I found the small book that was originally published in 1921 and was republished in 2009 by Dover Publications in the gift shop at the International Civil Rights Museum on a recent trip to Greensboro, North Carolina.

The book contains a letter from Helen Keller to the author, Zitkala-Ša, dated August 25, 1919 with a caption on top that reads: “This book should be in every home.”

“American Indian Stories” is an autobiographic journey of essays and short stories Zitkala-Ša wrote. It was a journey for the young Zitkala-Ša from being an Indian girl to growing up and learning to balance her identity between Native traditional ways and existing in a Caucasian society.

Zitkala-Ša spent the first eight years of her life on the Yankton Reservation where she was born in 1876. At the age of 8, she convinced her mother she wanted to go to a boarding school in the East. Two missionaries convinced this Sioux child she could have all the big red apples she could have if she went East to attend the boarding school. She begged her mother to go so she could eat all the big red apples and gain an education. Her mother relented and allowed a young Zitkala-Ša to go East with the missionaries.

Zitkala-Ša tells a heart-wrenching story of how one of her classmates moped around at the Indian boarding school and died. She grew bitter against the woman who she felt neglected her dead classmate. She writes of this period in her life:

“The melancholy of those black days has left so long a shadow that it darkens the path of years that have gone by. These sad memories rise above those of smoothly grinding school days.”

She recounts how she came home in the summers that she refers to as four strange summers.

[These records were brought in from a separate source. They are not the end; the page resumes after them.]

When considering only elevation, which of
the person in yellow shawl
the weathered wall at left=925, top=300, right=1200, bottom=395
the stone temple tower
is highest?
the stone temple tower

During these long hot summers, she felt her changing from an Indian girl into young woman who was torn between two cultures.

After gaining her formal education, Zitkala-Ša ends up teaching at Carlisle Indian Industrial Boarding School.

She was one of the founders of the National Council of American Indians. In the last part of “American Indian Stories,” Zitkala-Ša writes about the notorious “America’s Indian Problem, “ which was a time period before American Indians became citizens of the United States, which did not come to fruition until 1924. In this chapter, she refers to American Indians as wards of the government.

The book is a quick read that in many instances refers to whites as palefaces. It provides a vivid view of how American Indians transitioned in an ever changing America to survive in the late 1890s and early 1900s.

Helen Keller was right. “American Indian Stories” should be in every home, because as the saying goes: “big things come in small packages.”